> [To be done]:
1: Summarize the time trial race-day article in three sentences.
2: Pick up the time trial race-day article after its final sentence and keep writing in the same style.

> [Source passage]:

----

Race Day Strategy To Have The Perfect Time Trial

May 5, 2016 by Josh Friedman

time trial

A key time trial is approaching. You want to have a great race but have the jitters. Get over them with a good plan starting with the day before the race up until you cross the finish line. Make the most of the many hours of training with a detailed approach to the race.

Two Nights Out

Make sure you get great sleep two nights out. Sometimes it is difficult to do it the night before a race, but two nights out is much easier. If you get a chance the day before the time trial, take a nap.

The Night Before

Pack everything you think you might need, even if it is a small possibility. Check the weather and bring appropriate kit (do not forget your shoes and helmet!). Bring all of your nutrition and hydration essentials. A small tool kit may come in handy if something needs a quick adjustment. All of your inflation tools – pump, right angle adapter for a disc wheel, spare tubes – are mandatory. Bring your trainer or rollers to have an effective warm up. Pack everything the night before and have it ready to go so you have piece of mind when you go to bed.

----

(Dataset records)
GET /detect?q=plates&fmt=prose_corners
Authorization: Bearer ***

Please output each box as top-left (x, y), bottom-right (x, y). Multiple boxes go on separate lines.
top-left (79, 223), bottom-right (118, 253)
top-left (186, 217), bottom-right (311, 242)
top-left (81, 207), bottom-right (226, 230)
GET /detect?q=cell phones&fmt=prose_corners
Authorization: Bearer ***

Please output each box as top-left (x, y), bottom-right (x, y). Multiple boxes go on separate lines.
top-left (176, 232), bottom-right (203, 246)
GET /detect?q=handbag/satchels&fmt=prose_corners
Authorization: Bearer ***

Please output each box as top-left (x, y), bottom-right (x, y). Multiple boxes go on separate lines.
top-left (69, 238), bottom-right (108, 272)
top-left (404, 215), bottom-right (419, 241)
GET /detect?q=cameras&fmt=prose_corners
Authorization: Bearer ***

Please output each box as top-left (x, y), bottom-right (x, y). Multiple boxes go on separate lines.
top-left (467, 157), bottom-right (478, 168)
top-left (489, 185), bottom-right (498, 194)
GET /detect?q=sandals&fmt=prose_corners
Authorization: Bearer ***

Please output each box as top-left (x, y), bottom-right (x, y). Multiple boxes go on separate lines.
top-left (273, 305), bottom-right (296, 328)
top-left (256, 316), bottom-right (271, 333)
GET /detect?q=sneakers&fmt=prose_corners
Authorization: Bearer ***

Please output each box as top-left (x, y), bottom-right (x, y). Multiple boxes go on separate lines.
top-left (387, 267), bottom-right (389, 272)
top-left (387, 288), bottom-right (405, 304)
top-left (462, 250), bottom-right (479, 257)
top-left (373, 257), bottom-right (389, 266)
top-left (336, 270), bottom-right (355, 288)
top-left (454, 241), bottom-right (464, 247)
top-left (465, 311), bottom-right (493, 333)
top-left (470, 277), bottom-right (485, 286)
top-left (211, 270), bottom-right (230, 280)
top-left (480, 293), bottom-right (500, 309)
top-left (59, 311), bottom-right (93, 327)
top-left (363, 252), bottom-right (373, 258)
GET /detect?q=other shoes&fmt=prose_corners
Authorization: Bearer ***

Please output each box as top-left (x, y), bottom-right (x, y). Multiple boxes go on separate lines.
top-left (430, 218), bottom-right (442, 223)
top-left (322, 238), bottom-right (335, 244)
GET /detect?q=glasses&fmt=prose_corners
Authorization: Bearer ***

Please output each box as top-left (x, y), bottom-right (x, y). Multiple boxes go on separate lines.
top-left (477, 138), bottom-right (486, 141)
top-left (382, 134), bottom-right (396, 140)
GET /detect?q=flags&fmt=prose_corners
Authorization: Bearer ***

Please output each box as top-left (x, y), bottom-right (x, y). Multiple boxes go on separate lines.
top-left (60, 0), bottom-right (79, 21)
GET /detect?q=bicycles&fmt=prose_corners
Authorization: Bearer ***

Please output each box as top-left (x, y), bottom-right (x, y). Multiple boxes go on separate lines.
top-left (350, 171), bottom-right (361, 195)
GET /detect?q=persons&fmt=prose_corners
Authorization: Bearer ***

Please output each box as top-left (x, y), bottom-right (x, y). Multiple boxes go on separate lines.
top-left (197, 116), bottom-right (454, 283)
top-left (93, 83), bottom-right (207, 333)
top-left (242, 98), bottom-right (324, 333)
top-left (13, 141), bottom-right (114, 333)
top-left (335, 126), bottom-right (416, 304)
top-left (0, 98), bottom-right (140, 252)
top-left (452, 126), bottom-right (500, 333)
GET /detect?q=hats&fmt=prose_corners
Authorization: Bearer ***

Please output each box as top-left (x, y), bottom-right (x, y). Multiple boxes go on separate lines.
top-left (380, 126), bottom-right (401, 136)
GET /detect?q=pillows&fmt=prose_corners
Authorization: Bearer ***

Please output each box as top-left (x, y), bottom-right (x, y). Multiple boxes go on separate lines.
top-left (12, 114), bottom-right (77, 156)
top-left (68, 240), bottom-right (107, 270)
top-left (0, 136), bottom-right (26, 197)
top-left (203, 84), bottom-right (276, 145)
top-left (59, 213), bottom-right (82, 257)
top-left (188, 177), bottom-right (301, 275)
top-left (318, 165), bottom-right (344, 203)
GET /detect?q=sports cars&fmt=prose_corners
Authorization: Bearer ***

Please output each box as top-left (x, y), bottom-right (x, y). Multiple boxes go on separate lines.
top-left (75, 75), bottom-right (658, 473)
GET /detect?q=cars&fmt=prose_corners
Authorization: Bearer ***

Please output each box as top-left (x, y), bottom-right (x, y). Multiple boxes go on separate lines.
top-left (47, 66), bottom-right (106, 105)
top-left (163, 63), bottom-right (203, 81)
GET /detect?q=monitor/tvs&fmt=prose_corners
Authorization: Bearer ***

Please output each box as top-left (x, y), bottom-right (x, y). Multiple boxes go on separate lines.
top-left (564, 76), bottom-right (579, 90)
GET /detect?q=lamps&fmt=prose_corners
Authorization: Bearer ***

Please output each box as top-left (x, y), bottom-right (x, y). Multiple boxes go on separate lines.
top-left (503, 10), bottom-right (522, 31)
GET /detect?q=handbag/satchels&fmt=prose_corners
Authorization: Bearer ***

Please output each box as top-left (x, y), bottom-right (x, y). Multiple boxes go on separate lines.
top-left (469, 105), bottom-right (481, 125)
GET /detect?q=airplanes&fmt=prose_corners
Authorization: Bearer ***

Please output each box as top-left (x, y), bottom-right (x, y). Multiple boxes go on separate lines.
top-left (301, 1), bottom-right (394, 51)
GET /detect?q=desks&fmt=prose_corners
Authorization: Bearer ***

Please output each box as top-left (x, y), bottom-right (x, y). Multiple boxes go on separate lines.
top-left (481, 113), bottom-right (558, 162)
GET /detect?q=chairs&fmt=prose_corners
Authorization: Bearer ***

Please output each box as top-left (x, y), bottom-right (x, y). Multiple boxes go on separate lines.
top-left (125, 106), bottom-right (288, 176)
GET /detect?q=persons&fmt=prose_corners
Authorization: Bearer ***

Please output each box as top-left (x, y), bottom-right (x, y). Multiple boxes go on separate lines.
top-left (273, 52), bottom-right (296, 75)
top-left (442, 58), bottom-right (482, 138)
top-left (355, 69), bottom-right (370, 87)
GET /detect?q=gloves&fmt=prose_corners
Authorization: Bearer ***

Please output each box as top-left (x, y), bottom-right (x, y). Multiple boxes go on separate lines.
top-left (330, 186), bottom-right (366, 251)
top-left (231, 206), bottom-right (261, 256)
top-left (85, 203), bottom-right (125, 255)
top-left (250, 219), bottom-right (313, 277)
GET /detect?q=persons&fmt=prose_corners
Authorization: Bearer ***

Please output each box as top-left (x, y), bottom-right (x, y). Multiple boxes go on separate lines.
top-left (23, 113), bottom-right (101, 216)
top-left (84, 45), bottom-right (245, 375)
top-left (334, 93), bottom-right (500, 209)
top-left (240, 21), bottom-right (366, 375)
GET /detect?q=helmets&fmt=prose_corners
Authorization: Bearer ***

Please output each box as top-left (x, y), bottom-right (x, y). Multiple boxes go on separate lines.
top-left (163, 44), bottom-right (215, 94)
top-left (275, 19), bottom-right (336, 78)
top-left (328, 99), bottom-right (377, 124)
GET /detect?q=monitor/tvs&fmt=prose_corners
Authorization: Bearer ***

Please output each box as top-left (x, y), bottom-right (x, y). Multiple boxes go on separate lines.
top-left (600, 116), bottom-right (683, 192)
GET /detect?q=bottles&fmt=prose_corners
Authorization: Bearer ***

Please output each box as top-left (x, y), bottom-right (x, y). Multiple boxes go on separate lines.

----

> [Final results]:
1: The article argues that a detailed plan, running from the day before the race to the finish line, helps a rider get past pre-race jitters in a key time trial. It advises getting great sleep two nights out, because sleeping well the night before a race can be hard, and taking a nap the day before if possible. The night before, riders should pack everything they might need, including weather-appropriate kit, shoes, helmet, nutrition, hydration, a small tool kit, inflation tools and a trainer or rollers, so they go to bed with peace of mind.

2:
Morning Preparation

How much to eat for breakfast before a time trial depends on how much time there is before the race. If you have three hours, a full breakfast may suit you. If there is less time, trim down how much food you eat. This will take some experimentation. Make sure it agrees with you.

Arrive Early

Get to the venue early enough so that there is time to pre-ride the course. It will allow you to see the best lines on the road and give you an idea of where you need to put the power down and where you can recover some. If you do not have time to pre-ride but the road is still open, drive the course; it is better than going into it blind.

Pair Your Clock

Check your start time for the time trial. Compare your own reliable clock with the official race clock. Make sure they are close enough that you will know exactly when you need to start based on your own clock.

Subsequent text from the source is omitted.